» Texte d'étude
A Ouagadougou, il discutera avec le médiateur Blaise Compaoré du processus de sortie de crise qui a subi de sérieux revers ces derniers temps. En effet, l’opinion guinéenne était apparue fort divisée, et la classe politique partagée autour de la pertinence ou non d’encadrer la CENI en vue du second tour de l’élection présidentielle. Au sortir du premier tour, l’institution avait fait l’objet de critiques véhémentes quant au déroulement du scrutin.

La CENI avait subi les foudres de toutes parts. Les altercations ayant mis à mal l’administration du Premier ministre Jean Marie Doré chargé de la transition, ce dernier a pris sur lui de rectifier le tir, de réhabiliter l’administration électorale en modifiant les règles du jeu. Son projet de modification vise précisément à associer le gouvernement à l’organisation du second tour de l’élection présidentielle, ce qui retire à la Commission électorale nationale indépendante (CENI) l’exclusivité de l’organisation du scrutin. Pour lui, il importe de définir le rôle du ministère de l’Administration du territoire et des Affaires politiques (MATAP), et d’autres ministères concernés par le processus électoral, en collaboration avec la Commission électorale nationale indépendante (CENI).

Cette implication du gouvernement à travers un rôle prépondérant assigné au ministère de l’Intérieur, a suscité des réactions négatives. Le rôle de justicier de M. Doré a été mal apprécié de la classe politique dont il fut pourtant l’un des ténors avant de se voir propulsé à la tête du gouvernement de transition. Son initiative a été condamnée par l’ensemble des acteurs de la transition : le Conseil de transition en tête, la société civile, les organisations de défense des droits de l’homme ensuite et l’UFDG (Union des forces démocratiques de Guinée) de Cellou Dalein Diallo. Certains ont même exigé sa démission.

Toutefois, Jean-Marie Doré est demeuré sur sa position. En dépit des multiples contestations, le chef du gouvernement de transition a cherché à rassembler les acteurs de la vie politique pour une explication de texte. Adversaires et partisans de son projet ont donc fini par se retrouver pour des explications directes. Suite à un accord, les participants ont envisagé de mettre sur pied une commission d’adaptation des textes. Ainsi, la Guinée semble à nouveau s’acheminer vers « des élections où chacun connaîtra exactement le rôle qu’il aura à jouer : la CENI, le MATAP et les autres ministères, en synergie », selon les propos mêmes du Premier ministre guinéen. Il reste à présent aux acteurs politiques guinéens à cheminer de manière plus sereine vers la véritable sortie de crise par l’organisation réussie du second tour de l’élection présidentielle.

» Travail à faire
1/ Réécrivez le passage du texte sur la transition en Guinée qui commence par les mots contenant « Cette implication du » et se termine par « exigé sa démission. », en changeant « ministère de l’Intérieur » en « ministère de la Défense ».
2/ D'après le texte sur la transition en Guinée, que les participants ont-ils envisagé de mettre sur pied à la suite d'un accord ?

» Données fournies
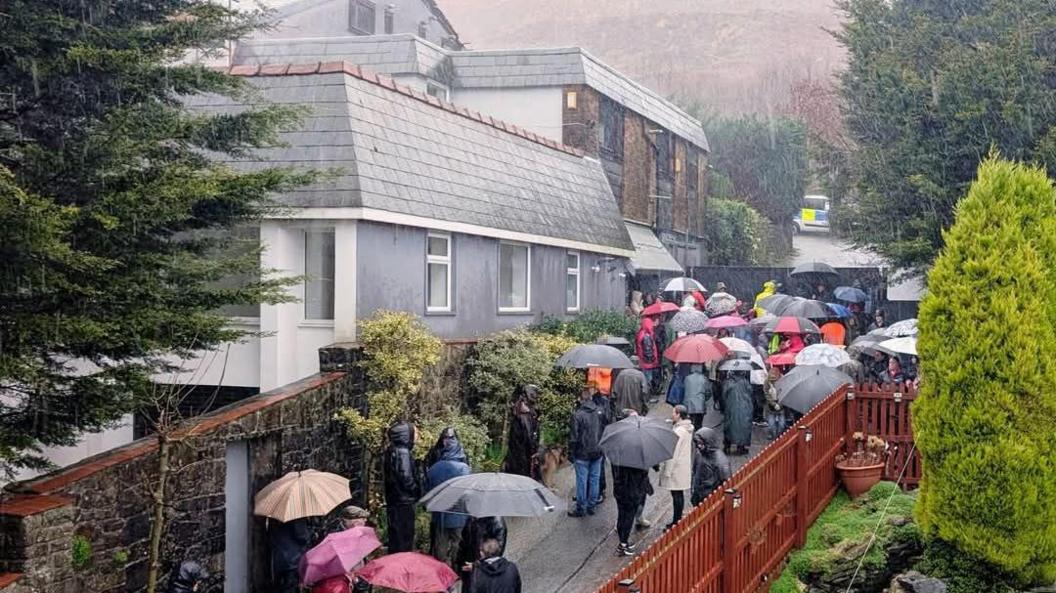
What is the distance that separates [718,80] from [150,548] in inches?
3822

» Corrigé des exercices
1/
Cette implication du gouvernement à travers un rôle prépondérant assigné au ministère de la Défense, a suscité des réactions négatives. Le rôle de justicier de M. Doré a été mal apprécié de la classe politique dont il fut pourtant l’un des ténors avant de se voir propulsé à la tête du gouvernement de transition. Son initiative a été condamnée par l’ensemble des acteurs de la transition : le Conseil de transition en tête, la société civile, les organisations de défense des droits de l’homme ensuite et l’UFDG (Union des forces démocratiques de Guinée) de Cellou Dalein Diallo. Certains ont même exigé sa démission.

2/ Une commission d’adaptation des textes.